## SHORT PROBLEM 1
Set down word for word the lines of the records from the one containing "From box=[398, 260, 423, 303]: dark" through the end of the records.

25 September 2018 User Stories

Monitoring Petabytes of Logs per Day at eBay with Beats

By Renuka Gough

With 1.2 petabytes of logs per day and 5 million metric data points coming in per second, eBay has no shortage of data to track. Each day, the ecommerce company’s logging and monitoring team is faced with the monumental task of collecting and visualizing all of these logs and metrics. And like most companies, they use a variety of applications (like Hadoop and MySQL) to power different use cases across teams.

When containers popped onto the scene providing a new way of deploying applications, the team started to containerize with Docker and deploy through Kubernetes, using Kubernetes to manage the lifecycle. However, one of the biggest challenges they experienced was that the apps and environment were always evolving — and tough to keep a pulse on. Enter Beats! Filebeat and Metricbeat were the two clear choices to collect and ship logs and metrics from Docker and Kubernetes.

They also wanted to be able to discover workloads as they were created. Before the autodiscover functionality existed in Beats (new in 6.2), they made their own: Collectbeat. Built on top of libbeat, their Beat discovered new pods in Kubernetes clusters. Collectbeat used the Kubernetes API to discover workloads, collect and enrich the data, and then send it to their internal monitoring system. This system, referred to as Sherlock.io, was built to be flexible and adapt to the adoption of new technologies.

## SHORT PROBLEM 2
Extract verbatim the passage of the eBay monitoring article from "Monitoring Petabytes of" to "cases across teams.".

## EXERCISE INPUTS

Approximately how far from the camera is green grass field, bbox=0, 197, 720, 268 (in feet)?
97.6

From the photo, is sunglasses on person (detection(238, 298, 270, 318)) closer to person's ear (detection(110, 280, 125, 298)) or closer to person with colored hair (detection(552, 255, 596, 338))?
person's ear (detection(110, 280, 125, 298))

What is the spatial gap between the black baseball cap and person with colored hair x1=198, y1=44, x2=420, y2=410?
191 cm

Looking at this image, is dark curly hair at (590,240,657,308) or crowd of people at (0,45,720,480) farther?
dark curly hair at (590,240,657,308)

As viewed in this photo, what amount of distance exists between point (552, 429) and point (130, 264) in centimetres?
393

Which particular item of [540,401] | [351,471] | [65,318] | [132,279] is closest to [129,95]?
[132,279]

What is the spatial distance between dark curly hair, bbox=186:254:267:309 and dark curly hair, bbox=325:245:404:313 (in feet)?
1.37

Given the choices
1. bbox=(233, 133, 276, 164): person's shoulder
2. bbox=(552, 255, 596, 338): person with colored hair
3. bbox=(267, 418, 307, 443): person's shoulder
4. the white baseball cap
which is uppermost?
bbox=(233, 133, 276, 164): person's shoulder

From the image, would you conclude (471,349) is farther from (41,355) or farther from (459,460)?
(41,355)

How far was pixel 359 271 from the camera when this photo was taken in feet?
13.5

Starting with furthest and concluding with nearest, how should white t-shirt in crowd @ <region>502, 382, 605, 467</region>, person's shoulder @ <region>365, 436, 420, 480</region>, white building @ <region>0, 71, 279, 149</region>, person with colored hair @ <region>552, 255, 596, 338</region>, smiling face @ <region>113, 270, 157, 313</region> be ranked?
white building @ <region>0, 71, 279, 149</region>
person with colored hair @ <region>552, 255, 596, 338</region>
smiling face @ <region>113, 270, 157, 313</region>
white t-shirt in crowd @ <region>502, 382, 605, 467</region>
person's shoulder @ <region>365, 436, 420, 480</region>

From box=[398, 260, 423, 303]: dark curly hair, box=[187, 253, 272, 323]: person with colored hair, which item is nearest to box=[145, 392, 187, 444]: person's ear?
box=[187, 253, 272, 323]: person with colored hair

## EXPECTED ANSWER 1
From box=[398, 260, 423, 303]: dark curly hair, box=[187, 253, 272, 323]: person with colored hair, which item is nearest to box=[145, 392, 187, 444]: person's ear?
box=[187, 253, 272, 323]: person with colored hair

## EXPECTED ANSWER 2
Monitoring Petabytes of Logs per Day at eBay with Beats

By Renuka Gough

With 1.2 petabytes of logs per day and 5 million metric data points coming in per second, eBay has no shortage of data to track. Each day, the ecommerce company’s logging and monitoring team is faced with the monumental task of collecting and visualizing all of these logs and metrics. And like most companies, they use a variety of applications (like Hadoop and MySQL) to power different use cases across teams.